■ Rows from a dataset:
-- -- --
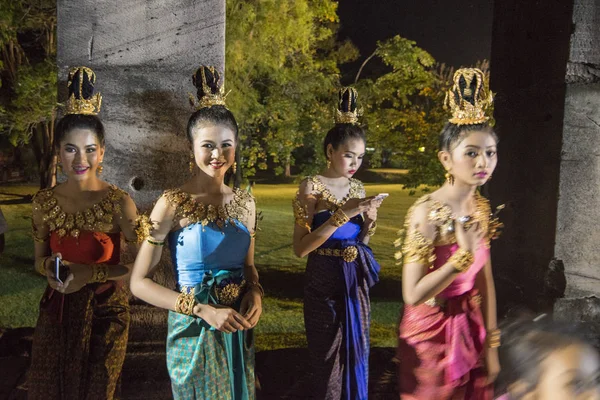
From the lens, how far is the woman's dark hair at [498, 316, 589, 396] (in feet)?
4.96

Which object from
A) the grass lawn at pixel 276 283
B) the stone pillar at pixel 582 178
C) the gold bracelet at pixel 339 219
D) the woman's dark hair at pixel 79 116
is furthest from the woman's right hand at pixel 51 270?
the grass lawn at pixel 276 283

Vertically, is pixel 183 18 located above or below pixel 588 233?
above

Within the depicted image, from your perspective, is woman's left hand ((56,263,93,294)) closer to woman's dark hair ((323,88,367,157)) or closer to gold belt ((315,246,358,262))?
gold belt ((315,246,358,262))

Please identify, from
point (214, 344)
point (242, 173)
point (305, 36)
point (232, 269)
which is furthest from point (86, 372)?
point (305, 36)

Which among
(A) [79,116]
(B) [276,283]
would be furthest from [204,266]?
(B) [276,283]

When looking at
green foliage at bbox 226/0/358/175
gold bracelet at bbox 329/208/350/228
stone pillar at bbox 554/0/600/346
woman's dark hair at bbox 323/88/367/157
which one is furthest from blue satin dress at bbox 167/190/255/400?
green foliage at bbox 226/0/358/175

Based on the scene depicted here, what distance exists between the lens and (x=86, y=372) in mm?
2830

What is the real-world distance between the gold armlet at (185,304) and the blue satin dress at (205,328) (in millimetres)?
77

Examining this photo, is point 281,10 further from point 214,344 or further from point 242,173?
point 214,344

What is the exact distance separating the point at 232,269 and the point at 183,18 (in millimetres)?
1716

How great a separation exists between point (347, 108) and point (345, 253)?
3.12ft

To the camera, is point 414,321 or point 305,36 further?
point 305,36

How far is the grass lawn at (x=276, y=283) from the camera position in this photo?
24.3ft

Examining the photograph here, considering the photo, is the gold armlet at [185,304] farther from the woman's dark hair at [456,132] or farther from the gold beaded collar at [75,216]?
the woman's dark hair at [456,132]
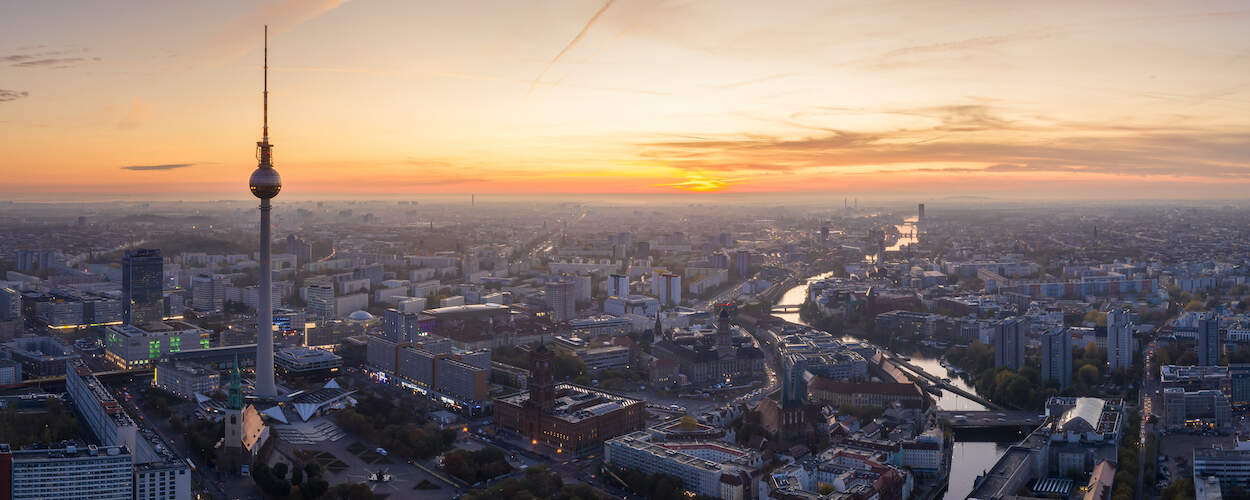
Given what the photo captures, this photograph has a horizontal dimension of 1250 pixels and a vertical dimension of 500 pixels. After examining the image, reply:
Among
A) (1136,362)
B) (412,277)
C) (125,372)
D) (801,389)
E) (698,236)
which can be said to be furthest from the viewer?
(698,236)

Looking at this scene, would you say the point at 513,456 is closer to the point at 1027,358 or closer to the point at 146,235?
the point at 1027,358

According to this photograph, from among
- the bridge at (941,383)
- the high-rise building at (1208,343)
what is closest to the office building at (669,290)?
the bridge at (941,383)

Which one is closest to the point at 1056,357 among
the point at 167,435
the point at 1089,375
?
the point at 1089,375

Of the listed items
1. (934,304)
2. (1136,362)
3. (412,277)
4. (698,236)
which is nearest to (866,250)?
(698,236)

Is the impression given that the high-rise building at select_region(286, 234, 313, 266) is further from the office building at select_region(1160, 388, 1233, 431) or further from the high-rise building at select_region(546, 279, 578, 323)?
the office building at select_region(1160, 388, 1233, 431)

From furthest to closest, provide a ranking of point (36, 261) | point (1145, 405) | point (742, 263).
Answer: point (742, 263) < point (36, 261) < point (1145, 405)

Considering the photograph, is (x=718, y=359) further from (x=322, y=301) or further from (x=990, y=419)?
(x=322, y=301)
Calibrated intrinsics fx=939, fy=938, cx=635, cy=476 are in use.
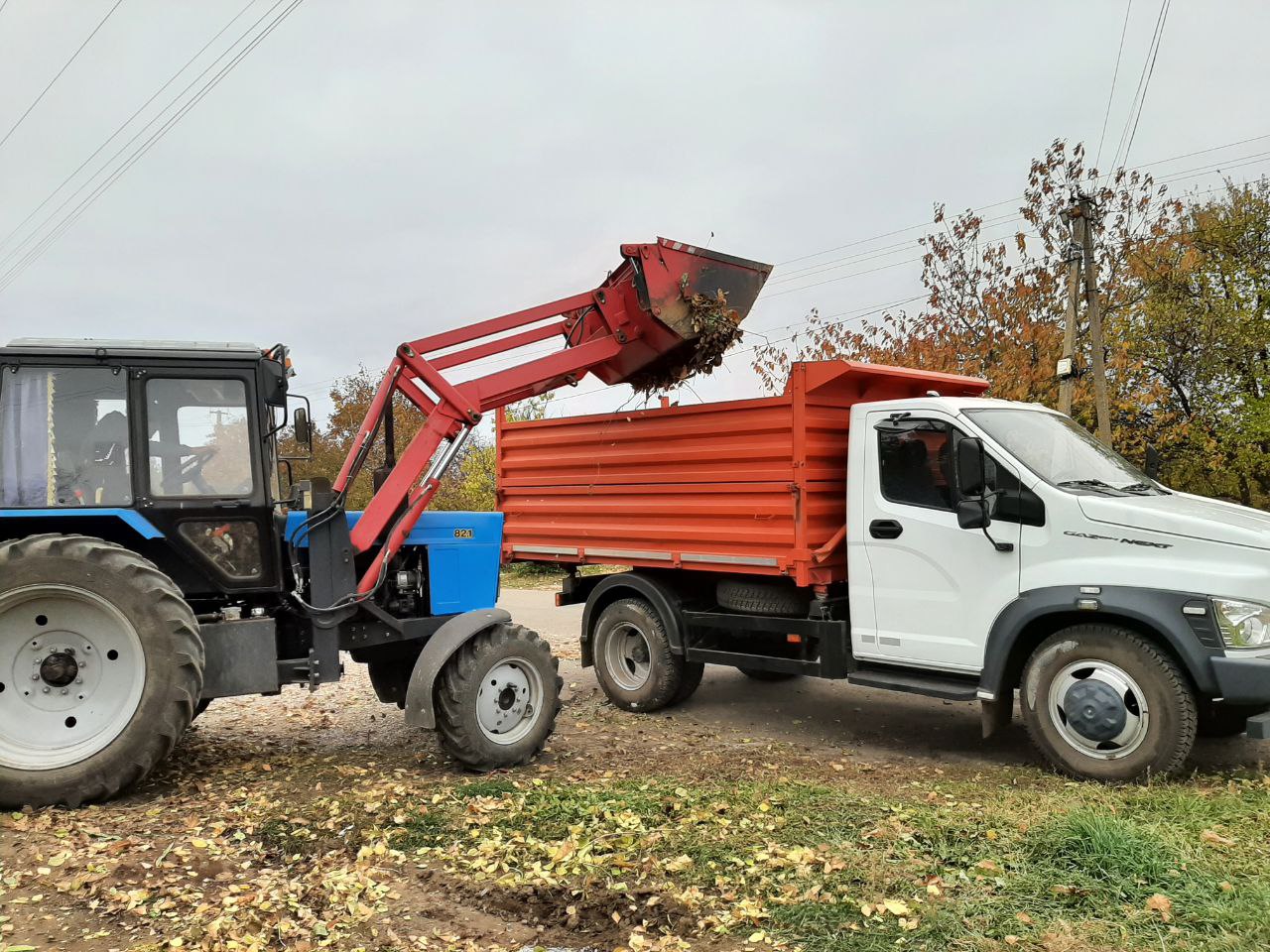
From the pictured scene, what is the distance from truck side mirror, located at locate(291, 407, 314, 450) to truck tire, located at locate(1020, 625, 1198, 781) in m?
-- -- --
■ What you should do:
Write out all of the entries above again, swapping "stone pillar" for "marble column" wherever it occurs and changing nothing else. Leave the pictures out.

■ Written reply:
From the lens, how far is the woman's dark hair at [498, 316, 589, 396] (in feet)?
4.96

Which object from
A) the grass lawn at pixel 276 283
B) the marble column at pixel 582 178
C) the gold bracelet at pixel 339 219
D) the woman's dark hair at pixel 79 116
is furthest from the woman's right hand at pixel 51 270?
the grass lawn at pixel 276 283

Vertically, is pixel 183 18 located above or below pixel 588 233?
above

Within the depicted image, from your perspective, is woman's left hand ((56,263,93,294)) closer to woman's dark hair ((323,88,367,157)) or closer to gold belt ((315,246,358,262))?
gold belt ((315,246,358,262))

Please identify, from
point (214, 344)
point (242, 173)
point (305, 36)
point (232, 269)
which is furthest from point (86, 372)?
point (305, 36)

Which among
(A) [79,116]
(B) [276,283]
would be furthest from [204,266]?
(B) [276,283]

When looking at
green foliage at bbox 226/0/358/175
gold bracelet at bbox 329/208/350/228
marble column at bbox 554/0/600/346
woman's dark hair at bbox 323/88/367/157
which one is furthest from blue satin dress at bbox 167/190/255/400?
green foliage at bbox 226/0/358/175

Based on the scene depicted here, what distance exists between the lens and (x=86, y=372) in mm?
2830

What is the real-world distance between the gold armlet at (185,304) and the blue satin dress at (205,328) (in millimetres)?
77

Examining this photo, is point 281,10 further from point 214,344 or further from point 242,173?
point 214,344

What is the exact distance separating the point at 232,269 and the point at 183,18 (in millimetres)?
1716

How great a separation exists between point (347, 108) and point (345, 253)?
3.12ft

To the camera, is point 414,321 or point 305,36 further?
point 305,36

How far is the grass lawn at (x=276, y=283) from the camera position in this photo?
24.3ft

Examining the photograph here, considering the photo, is the gold armlet at [185,304] farther from the woman's dark hair at [456,132] or farther from the gold beaded collar at [75,216]?
the woman's dark hair at [456,132]
Given what the photo captures, this photograph has a horizontal dimension of 1250 pixels and a vertical dimension of 500 pixels. After examining the image, reply:
Among
A) (1136,362)
B) (412,277)
C) (125,372)
D) (801,389)
E) (698,236)
which can be said to be furthest from the viewer?
(698,236)

Looking at this scene, would you say the point at 513,456 is closer to the point at 1027,358 or closer to the point at 146,235?
the point at 1027,358

According to this photograph, from among
- the bridge at (941,383)
- the high-rise building at (1208,343)
what is closest to the office building at (669,290)?
the bridge at (941,383)

Which one is closest to the point at 1056,357 among
the point at 167,435
the point at 1089,375
?
the point at 1089,375

Of the listed items
1. (934,304)
2. (1136,362)
3. (412,277)
4. (698,236)
which is nearest to (866,250)?
(698,236)

Is the impression given that the high-rise building at select_region(286, 234, 313, 266) is further from the office building at select_region(1160, 388, 1233, 431) or further from the high-rise building at select_region(546, 279, 578, 323)?
the office building at select_region(1160, 388, 1233, 431)

From furthest to closest, provide a ranking of point (36, 261) | point (1145, 405) | point (742, 263).
Answer: point (742, 263) < point (36, 261) < point (1145, 405)

Considering the photograph, is (x=718, y=359) further from (x=322, y=301) or further from (x=990, y=419)?
(x=322, y=301)
Calibrated intrinsics fx=939, fy=938, cx=635, cy=476 are in use.
From the pictured scene, what is the distance from truck side mirror, located at locate(291, 407, 314, 450) to truck tire, located at locate(1020, 625, 1198, 781) in m?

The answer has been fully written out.